* Exercise materials
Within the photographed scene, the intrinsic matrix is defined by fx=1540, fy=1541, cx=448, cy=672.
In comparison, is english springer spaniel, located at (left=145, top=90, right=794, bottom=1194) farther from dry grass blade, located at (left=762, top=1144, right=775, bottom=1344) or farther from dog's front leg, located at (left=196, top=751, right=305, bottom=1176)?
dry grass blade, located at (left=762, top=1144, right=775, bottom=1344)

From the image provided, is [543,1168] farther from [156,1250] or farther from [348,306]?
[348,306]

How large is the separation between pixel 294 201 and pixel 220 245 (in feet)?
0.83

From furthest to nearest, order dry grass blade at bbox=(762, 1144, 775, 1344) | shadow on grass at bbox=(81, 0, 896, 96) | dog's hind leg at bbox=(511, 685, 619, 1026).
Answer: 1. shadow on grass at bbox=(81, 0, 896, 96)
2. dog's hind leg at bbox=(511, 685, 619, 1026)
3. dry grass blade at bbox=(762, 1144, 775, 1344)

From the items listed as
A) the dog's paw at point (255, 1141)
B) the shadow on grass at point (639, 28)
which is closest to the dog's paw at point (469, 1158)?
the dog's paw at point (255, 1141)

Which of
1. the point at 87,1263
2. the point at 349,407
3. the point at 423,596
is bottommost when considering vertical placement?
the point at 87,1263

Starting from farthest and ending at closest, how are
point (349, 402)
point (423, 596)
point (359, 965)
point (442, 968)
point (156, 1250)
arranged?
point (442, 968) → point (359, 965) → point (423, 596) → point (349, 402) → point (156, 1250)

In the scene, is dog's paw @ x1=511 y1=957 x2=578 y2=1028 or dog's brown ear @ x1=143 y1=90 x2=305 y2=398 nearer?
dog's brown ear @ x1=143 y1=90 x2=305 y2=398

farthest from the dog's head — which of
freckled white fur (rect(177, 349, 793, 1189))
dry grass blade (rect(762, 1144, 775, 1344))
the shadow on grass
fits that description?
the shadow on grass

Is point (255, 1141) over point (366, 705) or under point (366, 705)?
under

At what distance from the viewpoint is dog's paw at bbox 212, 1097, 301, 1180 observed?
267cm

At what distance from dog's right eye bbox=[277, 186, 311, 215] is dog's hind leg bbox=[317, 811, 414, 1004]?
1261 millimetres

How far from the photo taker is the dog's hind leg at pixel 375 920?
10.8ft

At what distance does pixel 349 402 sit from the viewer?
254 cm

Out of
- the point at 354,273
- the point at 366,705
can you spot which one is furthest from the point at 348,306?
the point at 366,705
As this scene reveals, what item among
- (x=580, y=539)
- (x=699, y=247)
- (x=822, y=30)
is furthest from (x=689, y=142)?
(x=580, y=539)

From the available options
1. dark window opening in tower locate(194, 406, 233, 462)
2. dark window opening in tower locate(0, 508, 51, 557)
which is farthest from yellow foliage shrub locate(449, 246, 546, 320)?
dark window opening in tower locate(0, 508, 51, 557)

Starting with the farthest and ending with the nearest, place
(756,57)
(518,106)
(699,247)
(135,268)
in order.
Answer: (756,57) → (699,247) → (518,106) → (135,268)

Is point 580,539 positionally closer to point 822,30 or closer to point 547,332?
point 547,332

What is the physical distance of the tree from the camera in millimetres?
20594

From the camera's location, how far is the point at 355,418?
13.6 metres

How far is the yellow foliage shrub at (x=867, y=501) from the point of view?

* Direction
Starting with the line containing "Starting with the" and going on through the last line of the records above, rewrite those lines as a Markdown table with two columns, Row and Text. Give each line its row number and leave out blank lines.

* Result
| Row | Text |
|---|---|
| 1 | Starting with the farthest and ending with the nearest, place |
| 2 | (756,57) |
| 3 | (518,106) |
| 4 | (699,247) |
| 5 | (135,268) |
| 6 | in order. |
| 7 | Answer: (756,57) → (699,247) → (518,106) → (135,268) |
| 8 | Is point 580,539 positionally closer to point 822,30 or closer to point 547,332? |
| 9 | point 547,332 |
| 10 | What is the physical distance of the tree from the camera in millimetres? |
| 11 | 20594 |
| 12 | From the camera's location, how far is the point at 355,418? |
| 13 | 13.6 metres |
| 14 | How far is the yellow foliage shrub at (x=867, y=501) from the point of view? |